Breaking Up With Stone Fox Brides
It started out as a little peek-a-boo in my newsfeed. Every now and then, someone I’m following would like a picture that’s just slightly over-exposed and bohemian enough for me to click.
In the beginning I was only noticing flower arrangements and Indian dresses and the occasional vintage picture of a retro-bombshell or rock and roll couple naked, drooling cigarettes. The snippets of their feed that I would see, was a confusing mix of grunge-badass and ethereal goddess resting under the slogan and domain name “fuckweddings.com”. I never let myself go through their pictures however, because Stone Fox BRIDE, the latter being the key word, is not where I’m at. (I learned this the hard way when I tried to show my boyfriend my friend’s nuptial-flavored Pinterest pages and watched him gag on his heat beat).
For months I stayed away as much as possible. But it seemed that every few days another one of my friends would follow them. Friends that were single, friends that were in new relationships, friends that swore they’d never get married. And so, one day late this summer, I decided it was innocuous. The Stone Fox Bride Instagram is simply a lifestyle inspiration source, I told myself. You don’t have to be a bride, or on the road to bride, to like Stone Fox Bride, I hoped. And so I followed them. I made sure to only “heart” innocent posts: Patty Smith in black and white on a balcony in Chelsea, a flower crowned child in a field, a baby fox, an Amaro flavored veggie plate. But I could not ignore the plethora of one-of-a-kind, antique engagement rings that sat blazing between the animals and vegetables. #stonefoxring=#relationshipproblems.
Once I gave into the rings, I searched back through thousands of posts to see all of the rings I had previously deprived myself of. I couldn’t help but “heart” them, I had to remember the ones I liked, for when the time came to have an opinion about those kinds of things. Each time my boyfriend noticed another “hearted” ring, he’d pale another shade of terror. All of a sudden we went from blissful, in-love and present to having conversations where I’m talking to the site of his head in his hands explaining which diamond cuts I like and how ready I am to grow old together.
“Marriage”, I call it because I see now, wasn’t what I was pining after. I’m twenty-seven, emotionally unstable and earn about four dollars a month writing. I’m not worth marrying, yet.
What “marriage” came to mean to me was entirely aesthetic, superficial, fantasy. I wanted to have an antique stone weighing my hand down. I wanted to have pictures of a sun-soaked garden wedding with flowers in my friends hair and a testimonial on the Stone Fox website explaining how thankful I am for the drapey lace gown they made me and how happy I am that they could facilitate the sanction of my love with these aesthetics. When I came to these realizations I became really furious with SFB. I’d damn them for twenty-six seconds before asking my girlfriends how much they loved the Edwardian solitaire posted that day and how adorable creative director, Molly Guy, and her husband are …only to damn her maliciously enchanting empire a moment later.
But now I’ve decided Molly is a genius. She has created a company that speaks to everyone. Their whole “fuck weddings” slogan ropes in the non-traditionals and their expensive, gorgeous gowns and SoHo status brings in the women who have been planning their weddings since childhood.
And for the rest of us in-between, we slowly get brainwashed into thinking a wedding is no big deal. It’s just a party with color-important garments and pretty rings.
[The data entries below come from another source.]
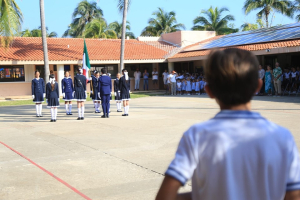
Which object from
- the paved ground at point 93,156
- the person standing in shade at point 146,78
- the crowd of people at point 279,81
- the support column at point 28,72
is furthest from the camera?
the person standing in shade at point 146,78

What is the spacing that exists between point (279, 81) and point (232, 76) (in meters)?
19.5

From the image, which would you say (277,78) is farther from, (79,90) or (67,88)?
(67,88)

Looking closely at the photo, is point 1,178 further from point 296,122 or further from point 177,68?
point 177,68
It’s just a faded picture of a kiss in front of an officiator. You don’t even need to wear shoes, they show you. Your guests don’t even need seats, their rug-covered lawn photos explain. But here’s the thing: weddings are really important. (Yes, duh) Not in the celebratory sense, rather, in the official sense. It’s not just a party, it’s a life, it’s your whole life, hopefully. It’s one of the most important choices one can make in their life. Until I’m in a place where I’ve accepted the grandioseness of marriage, I want to be scared of it. I want to be painfully patient. And so I un-followed Stone Fox Bride on Instagram. And I won’t lie, when I see them in my newsfeed sometimes I’ll heart a Bridget Bardot tribute or baby elephant portrait.
But until I’m ready and until you’re ready, I suggest not letting Stone Fox Bride influence the pace of your relationship.